DIRECTION 1 ->
Summarize the commit email in two sentences.
EXTRACTED TEXT start
This is an automated email from the ASF dual-hosted git repository.

michaelsmith pushed a commit to branch master
in repository https://gitbox.apache.org/repos/asf/impala.git

commit c529b855e95e5b4fe4fed504afa4e34b3e2481dc
Author: Michael Smith <[email protected]>
AuthorDate: Wed Jan 10 16:57:17 2024 -0800

    IMPALA-12626: Add Tables Queried to profile/history
    
    Adds "Tables Queried" to the query profile, enumerating a
    comma-separated list of tables accessed during a query:
    
      Tables Queried: tpch.customer,tpch.lineitem
    
    Also adds "tables_queried" to impala_query_log and impala_query_live
    with the same content.
    
    Requires 'drop table sys.impala_query_log' to recreate it with the new
    column.
EXTRACTED TEXT end
DIRECTION 2 ->
Report every line of the entries below that contains the word "nearest". Case matters.
DATA ENTRIES start
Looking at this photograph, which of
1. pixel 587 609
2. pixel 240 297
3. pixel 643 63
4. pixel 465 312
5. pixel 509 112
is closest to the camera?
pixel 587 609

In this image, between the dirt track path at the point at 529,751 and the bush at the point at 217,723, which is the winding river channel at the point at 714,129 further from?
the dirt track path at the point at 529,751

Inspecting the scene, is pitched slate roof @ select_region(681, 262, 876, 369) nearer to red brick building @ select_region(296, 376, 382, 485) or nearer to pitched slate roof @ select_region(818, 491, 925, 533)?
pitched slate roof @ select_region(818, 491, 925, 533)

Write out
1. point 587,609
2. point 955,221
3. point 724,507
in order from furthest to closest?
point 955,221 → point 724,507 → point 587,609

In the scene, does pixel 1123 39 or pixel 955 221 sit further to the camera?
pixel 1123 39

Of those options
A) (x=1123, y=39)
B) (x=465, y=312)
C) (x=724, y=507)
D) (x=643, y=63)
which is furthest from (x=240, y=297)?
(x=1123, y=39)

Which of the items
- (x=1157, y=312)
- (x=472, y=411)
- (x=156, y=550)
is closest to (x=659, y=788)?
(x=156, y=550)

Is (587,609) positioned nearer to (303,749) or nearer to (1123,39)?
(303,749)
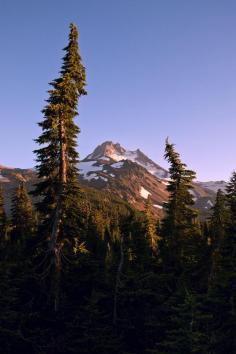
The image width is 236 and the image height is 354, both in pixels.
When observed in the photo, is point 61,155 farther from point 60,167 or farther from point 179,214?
point 179,214

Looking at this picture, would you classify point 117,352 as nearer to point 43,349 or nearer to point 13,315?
point 43,349

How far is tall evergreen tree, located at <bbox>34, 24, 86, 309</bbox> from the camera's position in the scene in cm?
2686

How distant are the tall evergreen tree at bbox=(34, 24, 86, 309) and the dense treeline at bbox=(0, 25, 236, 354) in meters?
0.07

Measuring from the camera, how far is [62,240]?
26.8 meters

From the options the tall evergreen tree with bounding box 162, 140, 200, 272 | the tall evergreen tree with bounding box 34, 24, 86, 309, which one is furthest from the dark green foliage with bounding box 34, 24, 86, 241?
the tall evergreen tree with bounding box 162, 140, 200, 272

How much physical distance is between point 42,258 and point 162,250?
26.9ft

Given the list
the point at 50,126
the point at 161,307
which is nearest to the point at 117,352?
the point at 161,307

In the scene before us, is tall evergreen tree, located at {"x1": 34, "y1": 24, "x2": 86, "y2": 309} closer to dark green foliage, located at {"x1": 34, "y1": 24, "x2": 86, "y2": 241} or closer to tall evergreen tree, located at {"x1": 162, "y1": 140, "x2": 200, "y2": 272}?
dark green foliage, located at {"x1": 34, "y1": 24, "x2": 86, "y2": 241}

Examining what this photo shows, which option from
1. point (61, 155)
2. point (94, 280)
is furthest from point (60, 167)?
point (94, 280)

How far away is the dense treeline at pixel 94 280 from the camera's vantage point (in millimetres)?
22672

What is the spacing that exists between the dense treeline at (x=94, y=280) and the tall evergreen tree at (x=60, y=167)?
0.22 ft

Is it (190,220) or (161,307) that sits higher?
(190,220)

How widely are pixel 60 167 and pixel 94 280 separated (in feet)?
26.2

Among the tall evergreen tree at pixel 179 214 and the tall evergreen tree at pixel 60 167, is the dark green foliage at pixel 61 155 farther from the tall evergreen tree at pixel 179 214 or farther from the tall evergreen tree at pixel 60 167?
the tall evergreen tree at pixel 179 214
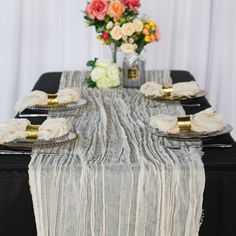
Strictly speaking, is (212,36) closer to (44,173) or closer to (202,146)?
(202,146)

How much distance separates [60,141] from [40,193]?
20cm

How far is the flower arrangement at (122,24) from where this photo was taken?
223 centimetres

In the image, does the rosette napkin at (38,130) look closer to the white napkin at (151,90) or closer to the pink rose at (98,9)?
the white napkin at (151,90)

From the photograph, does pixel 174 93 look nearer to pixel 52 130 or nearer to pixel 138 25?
pixel 138 25

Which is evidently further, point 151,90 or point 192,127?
point 151,90

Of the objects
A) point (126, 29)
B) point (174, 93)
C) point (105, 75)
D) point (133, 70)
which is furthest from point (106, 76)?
point (174, 93)

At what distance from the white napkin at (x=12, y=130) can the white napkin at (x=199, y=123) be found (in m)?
0.37

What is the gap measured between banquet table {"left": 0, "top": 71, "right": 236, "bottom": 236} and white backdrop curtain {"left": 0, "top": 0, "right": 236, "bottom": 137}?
195 centimetres

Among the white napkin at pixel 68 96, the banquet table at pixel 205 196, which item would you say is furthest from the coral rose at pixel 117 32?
the banquet table at pixel 205 196

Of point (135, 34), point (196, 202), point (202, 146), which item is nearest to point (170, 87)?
point (135, 34)

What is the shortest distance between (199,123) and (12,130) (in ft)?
1.69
DATA ENTRIES end
EXERCISE RESPONSE 1 ->
The commit IMPALA-12626 adds a "Tables Queried" field to the Impala query profile, giving a comma-separated list of the tables a query accessed. It also adds a "tables_queried" column with the same content to impala_query_log and impala_query_live, and sys.impala_query_log must be dropped so that it is recreated with the new column.

EXERCISE RESPONSE 2 ->
which is nearest to the point at 117,352?
Of point (135, 34), point (196, 202), point (202, 146), which item is nearest to point (170, 87)?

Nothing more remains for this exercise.